Vulkan: weird performance of uniform buffer

One of the inputs of my fragment shader is an array of 5 structures. The shader computes a color based on each of the 5 structures. In the end, these 5 colors are summed together to produce the final output. The total size of the array is 1440 bytes. To accommodate the alignment of the uniform buffer, the size of the uniform buffer changes to 1920 bytes.

1- If I define the array of 5 structures as a uniform buffer array, the rendering takes 5ms (measured by Nsight Graphics). The uniform buffer's memory property is 'VK_MEMORY_PROPERTY_HOST_VISIBLE_BIT | VK_MEMORY_PROPERTY_HOST_COHERENT_BIT'. The uniform buffer in glsl is defined as follows

layout(set=0,binding=0) uniform UniformStruct { A a; } us[];

layout(location=0) out vec4 c;
void main() 
    vec4 col = vec4(0); 
    for (int i = 0; i < 5; i++)   
      col += func(us[nonuniformEXT(i)]);
    c = col;

Besides, I'm using 'GL_EXT_nonuniform_qualifier' extension to access the uniform buffer array. This seems the most straightforward way for me but there are alternative implementations.

2- I can split the rendering from one vkCmdDraw to five vkCmdDraw, change the framebuffer's blend mode from overwriting to addition and define a uniform buffer instead of a uniform buffer array in the fragment shader. On the CPU side, I change the descriptor type from UNIFORM_BUFFER to UNIFORM_BUFFER_DYNAMICS. Before each vkCmdDraw, I bind the dynamic uniform buffer and the corresponding offsets. In the fragment shader, the for loop is removed. Although it seems that it should be slower than the first method, it is surprisingly much faster than the first method. The rendering only takes 2ms total for 5 draws.

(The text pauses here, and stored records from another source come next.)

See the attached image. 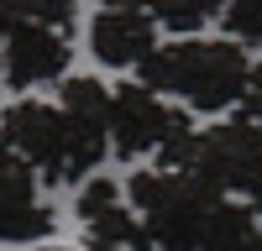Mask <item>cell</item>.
Listing matches in <instances>:
<instances>
[{
  "label": "cell",
  "instance_id": "cell-2",
  "mask_svg": "<svg viewBox=\"0 0 262 251\" xmlns=\"http://www.w3.org/2000/svg\"><path fill=\"white\" fill-rule=\"evenodd\" d=\"M126 199L158 251H200L205 220L215 199H226V194H215L210 183H200L184 167H137L126 178Z\"/></svg>",
  "mask_w": 262,
  "mask_h": 251
},
{
  "label": "cell",
  "instance_id": "cell-17",
  "mask_svg": "<svg viewBox=\"0 0 262 251\" xmlns=\"http://www.w3.org/2000/svg\"><path fill=\"white\" fill-rule=\"evenodd\" d=\"M236 199H247L257 215H262V157L252 162V173H247V183H242V194H236Z\"/></svg>",
  "mask_w": 262,
  "mask_h": 251
},
{
  "label": "cell",
  "instance_id": "cell-6",
  "mask_svg": "<svg viewBox=\"0 0 262 251\" xmlns=\"http://www.w3.org/2000/svg\"><path fill=\"white\" fill-rule=\"evenodd\" d=\"M69 63H74V42H69V32H53V27H32L27 21V27H16L0 42V79L16 94L42 89V84H63Z\"/></svg>",
  "mask_w": 262,
  "mask_h": 251
},
{
  "label": "cell",
  "instance_id": "cell-1",
  "mask_svg": "<svg viewBox=\"0 0 262 251\" xmlns=\"http://www.w3.org/2000/svg\"><path fill=\"white\" fill-rule=\"evenodd\" d=\"M247 73H252V58L231 37L158 42L137 63V84H147L152 94H179L184 110H200V115L236 110L247 94Z\"/></svg>",
  "mask_w": 262,
  "mask_h": 251
},
{
  "label": "cell",
  "instance_id": "cell-10",
  "mask_svg": "<svg viewBox=\"0 0 262 251\" xmlns=\"http://www.w3.org/2000/svg\"><path fill=\"white\" fill-rule=\"evenodd\" d=\"M53 225H58V215H53L42 199H27V204H6V209H0V241H6V246H37V241L53 236Z\"/></svg>",
  "mask_w": 262,
  "mask_h": 251
},
{
  "label": "cell",
  "instance_id": "cell-4",
  "mask_svg": "<svg viewBox=\"0 0 262 251\" xmlns=\"http://www.w3.org/2000/svg\"><path fill=\"white\" fill-rule=\"evenodd\" d=\"M0 141L16 146L37 167V178L63 183L69 178V115L58 99H11L0 115Z\"/></svg>",
  "mask_w": 262,
  "mask_h": 251
},
{
  "label": "cell",
  "instance_id": "cell-16",
  "mask_svg": "<svg viewBox=\"0 0 262 251\" xmlns=\"http://www.w3.org/2000/svg\"><path fill=\"white\" fill-rule=\"evenodd\" d=\"M16 27H27V0H0V42Z\"/></svg>",
  "mask_w": 262,
  "mask_h": 251
},
{
  "label": "cell",
  "instance_id": "cell-19",
  "mask_svg": "<svg viewBox=\"0 0 262 251\" xmlns=\"http://www.w3.org/2000/svg\"><path fill=\"white\" fill-rule=\"evenodd\" d=\"M37 251H74V246H42V241H37Z\"/></svg>",
  "mask_w": 262,
  "mask_h": 251
},
{
  "label": "cell",
  "instance_id": "cell-15",
  "mask_svg": "<svg viewBox=\"0 0 262 251\" xmlns=\"http://www.w3.org/2000/svg\"><path fill=\"white\" fill-rule=\"evenodd\" d=\"M27 21H32V27H53V32H69L74 37L79 6H74V0H27Z\"/></svg>",
  "mask_w": 262,
  "mask_h": 251
},
{
  "label": "cell",
  "instance_id": "cell-14",
  "mask_svg": "<svg viewBox=\"0 0 262 251\" xmlns=\"http://www.w3.org/2000/svg\"><path fill=\"white\" fill-rule=\"evenodd\" d=\"M111 204H121V183L116 178H84L79 183V199H74V215H79V225L84 220H95L100 215V209H111Z\"/></svg>",
  "mask_w": 262,
  "mask_h": 251
},
{
  "label": "cell",
  "instance_id": "cell-18",
  "mask_svg": "<svg viewBox=\"0 0 262 251\" xmlns=\"http://www.w3.org/2000/svg\"><path fill=\"white\" fill-rule=\"evenodd\" d=\"M105 11H142V16H152V0H105Z\"/></svg>",
  "mask_w": 262,
  "mask_h": 251
},
{
  "label": "cell",
  "instance_id": "cell-3",
  "mask_svg": "<svg viewBox=\"0 0 262 251\" xmlns=\"http://www.w3.org/2000/svg\"><path fill=\"white\" fill-rule=\"evenodd\" d=\"M194 131V120L184 105H168L163 94H152L147 84H121L111 89V152L121 162L152 157L158 146L179 141Z\"/></svg>",
  "mask_w": 262,
  "mask_h": 251
},
{
  "label": "cell",
  "instance_id": "cell-11",
  "mask_svg": "<svg viewBox=\"0 0 262 251\" xmlns=\"http://www.w3.org/2000/svg\"><path fill=\"white\" fill-rule=\"evenodd\" d=\"M226 11V0H152V21L168 27L173 37H194Z\"/></svg>",
  "mask_w": 262,
  "mask_h": 251
},
{
  "label": "cell",
  "instance_id": "cell-5",
  "mask_svg": "<svg viewBox=\"0 0 262 251\" xmlns=\"http://www.w3.org/2000/svg\"><path fill=\"white\" fill-rule=\"evenodd\" d=\"M257 157H262V131L231 115V120H221V126L194 131L179 167L194 173L200 183H210L215 194H242V183H247V173H252Z\"/></svg>",
  "mask_w": 262,
  "mask_h": 251
},
{
  "label": "cell",
  "instance_id": "cell-8",
  "mask_svg": "<svg viewBox=\"0 0 262 251\" xmlns=\"http://www.w3.org/2000/svg\"><path fill=\"white\" fill-rule=\"evenodd\" d=\"M200 251H262V215L236 194L215 199L205 236H200Z\"/></svg>",
  "mask_w": 262,
  "mask_h": 251
},
{
  "label": "cell",
  "instance_id": "cell-7",
  "mask_svg": "<svg viewBox=\"0 0 262 251\" xmlns=\"http://www.w3.org/2000/svg\"><path fill=\"white\" fill-rule=\"evenodd\" d=\"M158 47V21L142 11H105L90 21V53L105 68H137V63Z\"/></svg>",
  "mask_w": 262,
  "mask_h": 251
},
{
  "label": "cell",
  "instance_id": "cell-13",
  "mask_svg": "<svg viewBox=\"0 0 262 251\" xmlns=\"http://www.w3.org/2000/svg\"><path fill=\"white\" fill-rule=\"evenodd\" d=\"M221 27H226L231 42H242V47H262V0H226Z\"/></svg>",
  "mask_w": 262,
  "mask_h": 251
},
{
  "label": "cell",
  "instance_id": "cell-9",
  "mask_svg": "<svg viewBox=\"0 0 262 251\" xmlns=\"http://www.w3.org/2000/svg\"><path fill=\"white\" fill-rule=\"evenodd\" d=\"M84 230H90V241L116 246V251H158V246L147 241V230H142V220H137V209H126V204L100 209L95 220H84Z\"/></svg>",
  "mask_w": 262,
  "mask_h": 251
},
{
  "label": "cell",
  "instance_id": "cell-12",
  "mask_svg": "<svg viewBox=\"0 0 262 251\" xmlns=\"http://www.w3.org/2000/svg\"><path fill=\"white\" fill-rule=\"evenodd\" d=\"M37 199V167L16 152V146L0 141V209L6 204H27Z\"/></svg>",
  "mask_w": 262,
  "mask_h": 251
}]
</instances>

3- If I define the array of 5 structures as a storage buffer and do one vkCmdDraw, the rendering takes only 1.4ms. In other words, if I change the array from the uniform buffer array to storage buffer but keep anything else the same as 1, it becomes faster.

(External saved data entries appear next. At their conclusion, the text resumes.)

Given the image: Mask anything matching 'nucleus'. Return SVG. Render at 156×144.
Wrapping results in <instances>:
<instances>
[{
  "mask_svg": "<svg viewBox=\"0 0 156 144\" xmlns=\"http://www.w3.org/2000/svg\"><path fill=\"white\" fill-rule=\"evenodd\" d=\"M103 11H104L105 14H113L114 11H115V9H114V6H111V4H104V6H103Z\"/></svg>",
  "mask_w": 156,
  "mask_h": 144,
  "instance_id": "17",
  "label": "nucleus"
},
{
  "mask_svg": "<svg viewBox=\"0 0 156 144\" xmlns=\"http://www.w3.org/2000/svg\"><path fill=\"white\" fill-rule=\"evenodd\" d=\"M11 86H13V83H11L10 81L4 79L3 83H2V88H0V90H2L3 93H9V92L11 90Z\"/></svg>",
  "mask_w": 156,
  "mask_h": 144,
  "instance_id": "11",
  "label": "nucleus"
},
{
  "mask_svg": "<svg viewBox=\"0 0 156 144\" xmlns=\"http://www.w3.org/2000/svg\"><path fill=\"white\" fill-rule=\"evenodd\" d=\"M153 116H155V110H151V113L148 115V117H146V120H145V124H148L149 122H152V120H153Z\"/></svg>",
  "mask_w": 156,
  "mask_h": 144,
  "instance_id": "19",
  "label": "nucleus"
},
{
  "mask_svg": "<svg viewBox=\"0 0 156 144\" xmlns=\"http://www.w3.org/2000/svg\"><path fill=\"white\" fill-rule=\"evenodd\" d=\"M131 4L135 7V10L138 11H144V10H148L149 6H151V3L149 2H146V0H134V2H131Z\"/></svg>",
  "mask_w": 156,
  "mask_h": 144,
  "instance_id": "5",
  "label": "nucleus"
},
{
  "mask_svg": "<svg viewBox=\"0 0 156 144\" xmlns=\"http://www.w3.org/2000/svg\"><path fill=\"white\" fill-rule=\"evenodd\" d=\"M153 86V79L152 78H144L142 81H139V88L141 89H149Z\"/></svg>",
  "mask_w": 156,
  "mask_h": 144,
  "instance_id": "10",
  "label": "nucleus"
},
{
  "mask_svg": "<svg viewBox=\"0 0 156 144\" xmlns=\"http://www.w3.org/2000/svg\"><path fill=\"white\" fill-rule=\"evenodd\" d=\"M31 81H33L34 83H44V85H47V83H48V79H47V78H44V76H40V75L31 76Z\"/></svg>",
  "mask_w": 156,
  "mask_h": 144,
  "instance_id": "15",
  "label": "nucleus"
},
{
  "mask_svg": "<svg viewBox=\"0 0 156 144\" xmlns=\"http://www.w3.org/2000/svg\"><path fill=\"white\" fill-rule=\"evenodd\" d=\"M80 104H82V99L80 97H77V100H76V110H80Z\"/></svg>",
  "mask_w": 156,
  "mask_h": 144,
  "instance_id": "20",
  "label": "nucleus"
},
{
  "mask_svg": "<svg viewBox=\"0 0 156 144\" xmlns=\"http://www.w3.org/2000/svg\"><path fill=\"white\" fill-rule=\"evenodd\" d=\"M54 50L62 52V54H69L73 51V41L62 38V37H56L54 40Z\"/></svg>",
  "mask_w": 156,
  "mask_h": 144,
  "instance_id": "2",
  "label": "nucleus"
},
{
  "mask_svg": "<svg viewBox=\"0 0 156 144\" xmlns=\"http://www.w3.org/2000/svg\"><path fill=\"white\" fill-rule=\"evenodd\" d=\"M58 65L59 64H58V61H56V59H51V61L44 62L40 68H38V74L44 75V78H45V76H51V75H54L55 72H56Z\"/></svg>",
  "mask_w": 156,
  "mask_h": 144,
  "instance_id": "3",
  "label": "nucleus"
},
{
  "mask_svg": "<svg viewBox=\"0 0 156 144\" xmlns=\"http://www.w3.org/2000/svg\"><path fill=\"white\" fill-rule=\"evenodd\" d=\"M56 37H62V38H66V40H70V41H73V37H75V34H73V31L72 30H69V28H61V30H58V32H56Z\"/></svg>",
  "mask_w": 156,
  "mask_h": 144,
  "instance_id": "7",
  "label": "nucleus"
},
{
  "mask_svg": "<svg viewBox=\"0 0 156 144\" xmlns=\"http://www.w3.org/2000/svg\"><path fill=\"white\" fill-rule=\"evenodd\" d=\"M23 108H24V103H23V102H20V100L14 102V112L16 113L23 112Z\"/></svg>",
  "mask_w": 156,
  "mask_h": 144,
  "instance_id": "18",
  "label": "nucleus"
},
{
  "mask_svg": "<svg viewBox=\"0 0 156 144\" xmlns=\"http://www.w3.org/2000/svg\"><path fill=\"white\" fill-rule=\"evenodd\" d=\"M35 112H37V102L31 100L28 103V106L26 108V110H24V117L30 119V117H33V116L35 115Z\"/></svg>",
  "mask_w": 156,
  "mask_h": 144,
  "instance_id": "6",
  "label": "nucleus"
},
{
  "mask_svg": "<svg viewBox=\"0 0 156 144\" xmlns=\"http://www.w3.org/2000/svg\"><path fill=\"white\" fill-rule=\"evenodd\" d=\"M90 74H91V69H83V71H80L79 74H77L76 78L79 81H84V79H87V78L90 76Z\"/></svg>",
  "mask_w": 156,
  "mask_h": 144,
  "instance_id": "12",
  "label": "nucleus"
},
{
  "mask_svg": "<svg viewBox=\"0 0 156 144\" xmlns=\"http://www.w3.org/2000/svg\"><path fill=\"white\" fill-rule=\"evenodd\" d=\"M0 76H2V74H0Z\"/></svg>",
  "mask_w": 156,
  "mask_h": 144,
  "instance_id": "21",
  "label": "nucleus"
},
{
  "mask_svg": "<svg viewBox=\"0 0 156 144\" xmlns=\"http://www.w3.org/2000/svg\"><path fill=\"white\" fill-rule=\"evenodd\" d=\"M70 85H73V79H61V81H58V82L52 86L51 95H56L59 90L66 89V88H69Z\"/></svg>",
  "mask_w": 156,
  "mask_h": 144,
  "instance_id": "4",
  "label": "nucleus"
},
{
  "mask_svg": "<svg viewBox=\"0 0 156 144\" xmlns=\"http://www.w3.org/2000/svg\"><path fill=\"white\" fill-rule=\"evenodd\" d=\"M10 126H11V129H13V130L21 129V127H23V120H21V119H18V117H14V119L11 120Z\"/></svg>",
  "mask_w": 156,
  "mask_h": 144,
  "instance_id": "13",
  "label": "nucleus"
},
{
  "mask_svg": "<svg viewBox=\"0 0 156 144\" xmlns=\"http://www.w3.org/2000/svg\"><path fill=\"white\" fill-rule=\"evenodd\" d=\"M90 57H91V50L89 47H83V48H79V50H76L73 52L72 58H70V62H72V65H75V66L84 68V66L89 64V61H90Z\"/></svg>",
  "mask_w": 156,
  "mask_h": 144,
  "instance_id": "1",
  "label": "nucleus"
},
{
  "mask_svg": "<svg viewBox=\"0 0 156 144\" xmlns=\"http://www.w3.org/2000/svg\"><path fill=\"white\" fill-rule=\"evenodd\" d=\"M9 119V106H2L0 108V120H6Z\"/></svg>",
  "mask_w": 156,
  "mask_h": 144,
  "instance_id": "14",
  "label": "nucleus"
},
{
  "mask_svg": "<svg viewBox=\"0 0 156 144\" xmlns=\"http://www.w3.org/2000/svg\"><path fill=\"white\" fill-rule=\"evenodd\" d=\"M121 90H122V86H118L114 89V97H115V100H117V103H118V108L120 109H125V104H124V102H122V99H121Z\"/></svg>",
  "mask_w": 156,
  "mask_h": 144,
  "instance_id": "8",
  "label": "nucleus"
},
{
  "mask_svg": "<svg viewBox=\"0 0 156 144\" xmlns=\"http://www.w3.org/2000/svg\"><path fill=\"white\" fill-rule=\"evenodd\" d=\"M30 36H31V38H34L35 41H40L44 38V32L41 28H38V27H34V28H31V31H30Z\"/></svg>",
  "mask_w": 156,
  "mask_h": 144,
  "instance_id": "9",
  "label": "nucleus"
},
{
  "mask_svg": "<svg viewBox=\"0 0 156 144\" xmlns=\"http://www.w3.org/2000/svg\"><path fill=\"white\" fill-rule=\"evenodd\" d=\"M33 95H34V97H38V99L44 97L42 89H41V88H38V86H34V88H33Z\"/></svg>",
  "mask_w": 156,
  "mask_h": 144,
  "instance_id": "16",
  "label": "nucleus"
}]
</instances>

4- If I define the array of 5 structures as a global constant in the glsl and do one vkCmdDraw, the rendering takes only 0.5ms.

In my opinion, 4 should be the fastest way, which is true in the test. Then 1 should be the next. Both 2 and 3 should be slower than 1. However, Neither 2 or 3 is slower than 1. In contrast, they are much faster than 1. Any ideas why using uniform buffer array slows down the rendering? Is it because it is a host visible buffer?

When it comes to UBOs, there are two kinds of hardware: the kind where UBOs are specialized hardware and the kind where they aren't. For GPUs where UBOs are not specialized hardware, a UBO is really just a readonly SSBO. You can usually tell the difference because hardware where UBOs are specialized will have different size limits on them from those of SSBOs.

For specialized hardware-based UBOs (which NVIDIA still uses, if I recall correctly), each UBO represents an upload from memory into a big block of constant data that all invocations of a particular shader stage can access.

For this kind of hardware, an array of UBOs is basically creating an array out of segments of this block of constant data. And some hardware has multiple blocks of constant data, so indexing then with non-constant expressions is tricky. This is why non-constant access to such indices is an optional feature of Vulkan.

By contrast, a UBO which contains an array is just one big UBO. It's special only in how big it is. Indexing through an array within a UBO is no different from indexing any array. There are no special rules with regard to the uniformity of the index of such accesses.

So stop using an array of UBOs and just use a single UBO which contains an array of data:

layout(set=0,binding=0) uniform UniformStruct { A a[5]; } us;

It'll also avoid additional padding due to alignment, additional descriptors, additional buffers, etc.

However, you might also speed things up by not lying to Vulkan. The expression nonuniformEXT(i) states that the expression i is not dynamically uniform . This is incorrect. Every shader invocation that executes this loop will generate i expressions that have values from 0 to 4. Every dynamic instance of the expression i for any invocation will have the same value at that place in the code as every other.

Therefore i is dynamically uniform, so telling Vulkan that it isn't is not helpful.